Les critiques fusent. Gouvernements cantonaux, partis et organisations non gouvernementales sont nombreux à émettre des doutes quant à certaines prérogatives d’information et de renseignement que l’Office fédéral de la police (FedPol) veut s’allouer. Elles figurent dans l’avant-projet de loi fédérale sur les tâches de police de la Confédération.

Ce sont notamment les méthodes liées à l’observation et la surveillance de citoyens qui sont dans la ligne de mire. Car telle qu’elle a été mise en consultation, la future loi permettrait à FedPol de secrètement filmer, d’écouter ou d’enregistrer des personnes dans des lieux publics.

Observer sans procédure pénale

C’est surtout le fait que ces démarches puissent être entreprises sans présomption de culpabilité et avant même l’ouverture d’une procédure pénale qui dérange.

Pour détecter et réprimer le crime organisé, les autorités fédérales estiment pourtant qu’elles doivent avoir la possibilité d’observer à son insu tout citoyen appartenant à un groupe qui pourrait un jour ou l’autre commettre un acte illégal. Le fait de connaître des membres d’une telle organisation justifierait également d’être suivi, si FedPol imagine qu’il y a des informations à en tirer.

« Les dispositions les plus importantes du projet de loi ne sont bien souvent que des clauses vaguement formulées et qui laissent une interprétation trop grande aux autorités », s’inquiète Amnesty International.

Des indics payés

L’Office fédéral de la police veut aussi pouvoir interroger familles et amis des individus observés, ainsi qu’utiliser des technologies de pointe pour les suivre. FedPol désire également engager et rémunérer des privés et des gens de confiance en tant qu’informateurs, avec la garantie que leur identité ne sera jamais révélée.

« L’intervention de personnes privées comme personnes de renseignement et de confiance constitue une grave ingérence dans la sphère privée des personnes concernées, met en garde le Conseil d’Etat fribourgeois.

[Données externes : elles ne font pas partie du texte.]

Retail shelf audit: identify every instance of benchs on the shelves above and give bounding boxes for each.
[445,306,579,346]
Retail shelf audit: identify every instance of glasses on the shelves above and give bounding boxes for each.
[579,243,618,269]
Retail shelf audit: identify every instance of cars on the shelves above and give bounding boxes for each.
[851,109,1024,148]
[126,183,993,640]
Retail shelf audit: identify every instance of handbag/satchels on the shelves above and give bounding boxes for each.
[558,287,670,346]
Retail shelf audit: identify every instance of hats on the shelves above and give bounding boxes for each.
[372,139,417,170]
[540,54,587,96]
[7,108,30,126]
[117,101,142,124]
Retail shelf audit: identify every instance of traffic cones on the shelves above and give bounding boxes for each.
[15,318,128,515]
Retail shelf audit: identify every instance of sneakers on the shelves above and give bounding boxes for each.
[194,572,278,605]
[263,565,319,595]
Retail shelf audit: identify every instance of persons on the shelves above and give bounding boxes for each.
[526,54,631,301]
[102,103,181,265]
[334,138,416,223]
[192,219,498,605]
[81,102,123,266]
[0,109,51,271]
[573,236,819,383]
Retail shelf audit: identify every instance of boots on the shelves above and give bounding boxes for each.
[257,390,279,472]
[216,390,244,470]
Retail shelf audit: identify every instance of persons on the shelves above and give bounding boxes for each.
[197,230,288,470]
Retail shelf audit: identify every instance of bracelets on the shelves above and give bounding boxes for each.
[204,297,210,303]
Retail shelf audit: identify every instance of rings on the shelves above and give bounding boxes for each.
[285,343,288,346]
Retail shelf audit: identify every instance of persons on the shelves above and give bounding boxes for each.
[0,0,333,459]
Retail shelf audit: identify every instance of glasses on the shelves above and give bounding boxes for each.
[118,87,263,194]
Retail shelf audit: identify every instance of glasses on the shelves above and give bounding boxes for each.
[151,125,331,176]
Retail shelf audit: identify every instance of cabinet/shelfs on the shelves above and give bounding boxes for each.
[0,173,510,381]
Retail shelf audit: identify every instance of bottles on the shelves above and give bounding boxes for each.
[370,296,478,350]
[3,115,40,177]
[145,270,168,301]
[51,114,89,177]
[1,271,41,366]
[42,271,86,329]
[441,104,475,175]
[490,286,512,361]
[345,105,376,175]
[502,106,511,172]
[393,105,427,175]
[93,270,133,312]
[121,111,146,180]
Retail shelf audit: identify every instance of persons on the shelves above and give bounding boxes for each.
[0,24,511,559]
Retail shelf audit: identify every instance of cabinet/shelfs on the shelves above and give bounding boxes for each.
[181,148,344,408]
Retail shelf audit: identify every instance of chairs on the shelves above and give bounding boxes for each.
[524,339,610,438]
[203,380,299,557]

II convient dès lors de reprendre les règles de la loi fédérale sur l’investigation secrète. »

Une fois la surveillance achevée, la police fédérale souhaite être seule à décider si elle informe ou non la personne soumise à une opération d’observation. L’une des conditions est que la procédure « n’entraîne pas un volume de travail excessif ». Le gouvernement vaudois relève que « les limitations des droits fondamentaux que permet le projet de loi, pour justifiées qu’elles soient sur le principe, méritent un cadre légal formel plus précis ».

Des méthodes déjà refusées

Le plus étonnant c’est que ces mesures de recherche et d’information ont déjà été rejetées l’an dernier, alors qu’elles figuraient... dans la révision de la loi sur la sûreté intérieure. A l’époque, le Conseil national, puis le Conseil des Etats avaient estimé que le cadre légal devait être mieux défini.

Partis sceptiques

Dans leur prise de position, les libéraux-radicaux font d’ailleurs savoir qu’ils trouvent illogique de transposer des morceaux de la loi sur la sécurité intérieure vers celle sur les tâches de police. Ils estiment de surcroît que le projet n’apporte pas grand-chose au citoyen.

Pour l’UDC, c’est la perte de la souveraineté des polices cantonales qui est inquiétante. Elle ne voit pas non plus d’un bon oeil le soutien financier à des organisations policières internationales. L’UDC et les libéraux-radicaux ont fait savoir qu’ils désapprouvaient cet avant-projet.

Le Parti socialiste émet pour sa part la nécessité de fixer un cadre légal plus précis, sans quoi les informations récoltées pourraient être difficilement exploitables devant la justice.

Quant à FedPol, elle attend d’analyser la situation pour livrer son commentaire.